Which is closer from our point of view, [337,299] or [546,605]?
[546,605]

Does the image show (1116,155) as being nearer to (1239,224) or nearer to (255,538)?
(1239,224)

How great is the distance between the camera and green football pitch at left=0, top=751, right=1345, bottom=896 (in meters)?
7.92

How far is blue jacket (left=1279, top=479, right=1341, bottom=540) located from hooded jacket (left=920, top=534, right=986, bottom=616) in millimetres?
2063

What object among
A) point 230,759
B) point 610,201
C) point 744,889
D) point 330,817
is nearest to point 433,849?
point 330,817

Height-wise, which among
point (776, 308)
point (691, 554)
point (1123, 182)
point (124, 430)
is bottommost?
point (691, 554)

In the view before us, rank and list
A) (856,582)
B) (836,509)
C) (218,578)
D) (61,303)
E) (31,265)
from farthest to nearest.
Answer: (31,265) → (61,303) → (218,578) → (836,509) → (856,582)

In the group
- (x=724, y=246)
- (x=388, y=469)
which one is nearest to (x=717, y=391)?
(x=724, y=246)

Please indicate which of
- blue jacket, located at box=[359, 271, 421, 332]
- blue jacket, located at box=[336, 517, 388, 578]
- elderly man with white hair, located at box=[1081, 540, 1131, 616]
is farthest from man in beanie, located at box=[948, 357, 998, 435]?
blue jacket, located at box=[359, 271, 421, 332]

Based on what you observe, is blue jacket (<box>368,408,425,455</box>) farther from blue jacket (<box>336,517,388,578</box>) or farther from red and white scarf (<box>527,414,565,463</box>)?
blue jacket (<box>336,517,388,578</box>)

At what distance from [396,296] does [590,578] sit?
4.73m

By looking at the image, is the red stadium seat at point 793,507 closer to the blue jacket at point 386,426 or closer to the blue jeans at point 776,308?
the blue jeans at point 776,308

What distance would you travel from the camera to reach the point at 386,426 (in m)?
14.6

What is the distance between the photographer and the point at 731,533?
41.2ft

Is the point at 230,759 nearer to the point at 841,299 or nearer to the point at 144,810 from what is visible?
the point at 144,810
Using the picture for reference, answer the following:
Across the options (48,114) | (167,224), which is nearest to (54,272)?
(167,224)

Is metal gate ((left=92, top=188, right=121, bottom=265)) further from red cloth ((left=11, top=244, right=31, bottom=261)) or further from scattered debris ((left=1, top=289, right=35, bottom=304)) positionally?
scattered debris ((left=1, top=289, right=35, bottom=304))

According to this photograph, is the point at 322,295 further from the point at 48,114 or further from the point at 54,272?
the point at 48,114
+===+
*Work to complete*
Rewrite the data above, changing each "nearest" to "closest" and leaving every other character untouched.

*Worked solution*
Which is closer from our point of view, [337,299] or [546,605]?
[546,605]

Does the image show (1116,155) as being nearer to (1239,224) or nearer to (255,538)?
(1239,224)

How great is the distance between the camera and green football pitch at left=0, top=751, right=1345, bottom=896 (in meters)?
7.92

How far is blue jacket (left=1279, top=479, right=1341, bottom=540) located from hooded jacket (left=920, top=534, right=986, bottom=616) in millimetres?
2063

What object among
A) point 230,759
B) point 610,201
C) point 744,889
D) point 330,817
is closest to point 433,849?
point 330,817

Height-wise, which among
point (776, 308)
point (691, 554)
point (1123, 182)
point (124, 430)
is bottommost?
point (691, 554)

In the view before us, rank and list
A) (856,582)
B) (836,509)
C) (218,578)
D) (61,303)
E) (31,265)
from farthest to closest.
Answer: (31,265) → (61,303) → (218,578) → (836,509) → (856,582)

In the group
- (x=724, y=246)
- (x=388, y=469)
which one is closest to (x=717, y=391)?
(x=724, y=246)

Please indicate which of
- blue jacket, located at box=[359, 271, 421, 332]
- blue jacket, located at box=[336, 517, 388, 578]
- elderly man with white hair, located at box=[1081, 540, 1131, 616]
is farthest from man in beanie, located at box=[948, 357, 998, 435]?
blue jacket, located at box=[359, 271, 421, 332]

Based on what you observe, is blue jacket (<box>368,408,425,455</box>) farther from blue jacket (<box>336,517,388,578</box>) or farther from red and white scarf (<box>527,414,565,463</box>)?
blue jacket (<box>336,517,388,578</box>)

At what distance from [396,296] does [590,578] sit?
4.73m

By looking at the image, is the red stadium seat at point 793,507 closer to the blue jacket at point 386,426 or closer to the blue jeans at point 776,308?
the blue jeans at point 776,308

What distance would you travel from the camera to reach the point at 386,426 (in m)?
14.6

What is the distance between the photographer and the point at 731,533?
41.2ft

Is the point at 230,759 nearer to the point at 841,299 or nearer to the point at 144,810 from what is visible?
the point at 144,810
Using the picture for reference, answer the following:
Across the options (48,114) | (167,224), which is closest to (54,272)?
(167,224)

Is metal gate ((left=92, top=188, right=121, bottom=265)) further from red cloth ((left=11, top=244, right=31, bottom=261)) or further from scattered debris ((left=1, top=289, right=35, bottom=304)) positionally?
scattered debris ((left=1, top=289, right=35, bottom=304))

According to this photograph, is the point at 322,295 further from the point at 48,114 or further from the point at 54,272?
the point at 48,114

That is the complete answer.